[QUIZ] TumbleDRYer (#53)

The three rules of Ruby Quiz:

1. Please do not post any solutions or spoiler discussion for this quiz until
48 hours have passed from the time on this message.

2. Support Ruby Quiz by submitting ideas as often as you can:

http://www.rubyquiz.com/

3. Enjoy!

···

-=-=-=-=-=-=-=-=-=-=-=-=-=-=-=-=-=-=-=-=-=-=-=-=-=-=-=-=-=-=-=-=-=-=-=-=-=-=-=-=

by Hugh Sasse

The Pragmatic Programmers (and others) recommend that you remove repetition from
code. They call this principle DRY: Don't Repeat Yourself. Benefits include
not having to track down multiple places to make a change affecting the whole
system, prevention of inconsistency, as well as reduced debugging time.
Sometimes code ends up being repetitive. Take this MySQL example from:

  http://manuals.rubyonrails.com/read/chapter/48

  CREATE TABLE `authors` (
    `id` int(11) NOT NULL auto_increment,
    `firstname` varchar(50) NOT NULL default '',
    `name` varchar(50) NOT NULL default '',
    `nickname` varchar(50) NOT NULL default '',
    `contact` varchar(50) NOT NULL default '',
    `password` varchar(50) NOT NULL default '',
    `description` text NOT NULL,
    PRIMARY KEY (`id`)
  ) TYPE=MyISAM AUTO_INCREMENT=3 ;
  
  CREATE TABLE `categories` (
    `id` int(11) NOT NULL auto_increment,
    `name` varchar(20) NOT NULL default '',
    `description` varchar(70) NOT NULL default '',
    PRIMARY KEY (`id`)
  ) TYPE=MyISAM AUTO_INCREMENT=3 ;
  
  CREATE TABLE `categories_documents` (
    `category_id` int(11) NOT NULL default '0',
    `document_id` int(11) NOT NULL default '0',
  ) TYPE=MyISAM ;
  
  CREATE TABLE `documents` (
    `id` int(11) NOT NULL auto_increment,
    `title` varchar(50) NOT NULL default '',
    `description` text NOT NULL,
    `author_id` int(11) NOT NULL default '0',
    `date` date NOT NULL default '0000-00-00',
    `filename` varchar(50) NOT NULL default '',
    PRIMARY KEY (`id`),
    KEY `document` (`title`)
  ) TYPE=MyISAM AUTO_INCREMENT=14 ;

clearly there's a lot of repetition in there. It would be nice if it were
possible to eliminate it.

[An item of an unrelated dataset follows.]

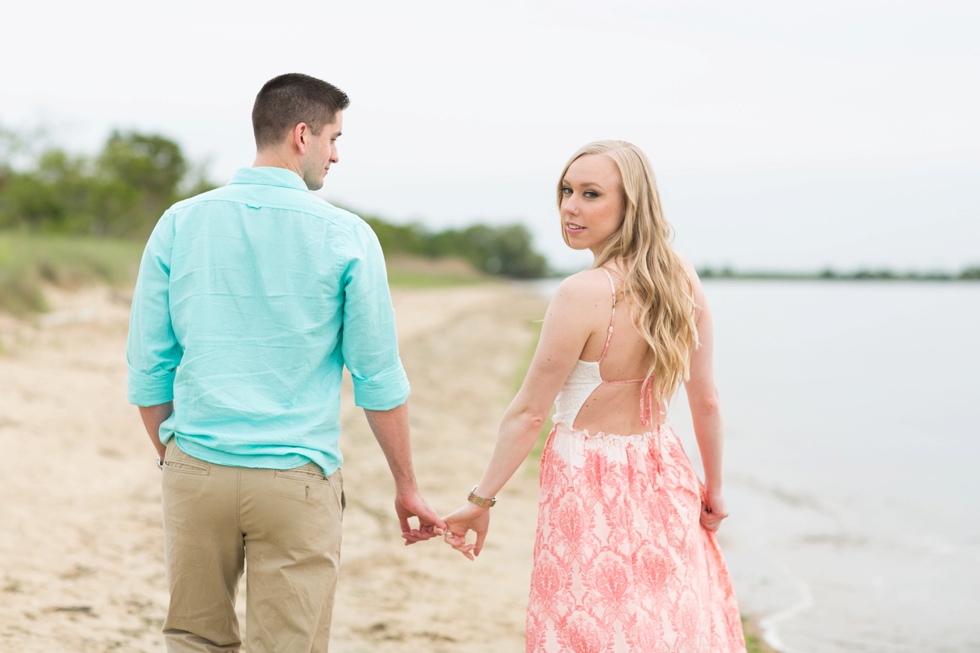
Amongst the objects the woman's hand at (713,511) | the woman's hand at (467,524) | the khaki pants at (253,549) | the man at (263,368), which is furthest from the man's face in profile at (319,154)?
the woman's hand at (713,511)

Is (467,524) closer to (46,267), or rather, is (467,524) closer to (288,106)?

This quiz is about writing a program which we'll call
TumbleDRYer, which, given repetitive input, will create ruby code to generate
that input, such that the generating program has much less repetition in it.
One way might be to generate a program like this:

  # Undoes the work of TumbleDRYer :slight_smile:
  class WashingMachine
    def initialize
      @create = 'CREATE TABLE'
      @type = 'TYPE=MyISAM'
      @varchar_50 = "varchar(50) NOT NULL default '',"
      @varchar_20 = "varchar(20) NOT NULL default '',"
      @int_11 = "int(11) NOT NULL auto_increment,"
      @int_11_0 = "int(11) NOT NULL default '0',"
      @pk = "PRIMARY KEY (`id`)"
      @auto = "AUTO_INCREMENT="
    end
   
    def output
      print <<EOF
     #{@create} `authors` (
       `id` #{@int_11}
       `firstname` #{@varchar_50}
       `name` #{@varchar_50}
       `nickname` #{@varchar_50}
       `contact` #{@varchar_50}
       `password` #{@varchar_50}
       `description` text NOT NULL,
       #{@pk}
     ) #{@type} #{@auto}3 ;

     #{@create} `categories` (
       `id` #{@int_11}
       `name` #{@varchar_20}
       `description` varchar(70) NOT NULL default '',
       #{@pk}
     ) #{@type} #{@auto}3 ;

     #{@create} `categories_documents` (
       `category_id` #{@int_11_0}
       `document_id` #{@int_11_0}
     ) #{@type} ;

     #{@create} `documents` (
       `id` #{@int_11}
       `title` #{@varchar_50}
       `description` text NOT NULL,
       `author_id` #{@int_11_0}
       `date` date NOT NULL default '0000-00-00',
       `filename` #{@varchar_50}
       #{@pk},
       KEY `document` (`title`)
     ) #{@type} #{@auto}14 ;
EOF
    end
  end
   
  WashingMachine.new.output

or something of the kind. Or it might be worth using ERB.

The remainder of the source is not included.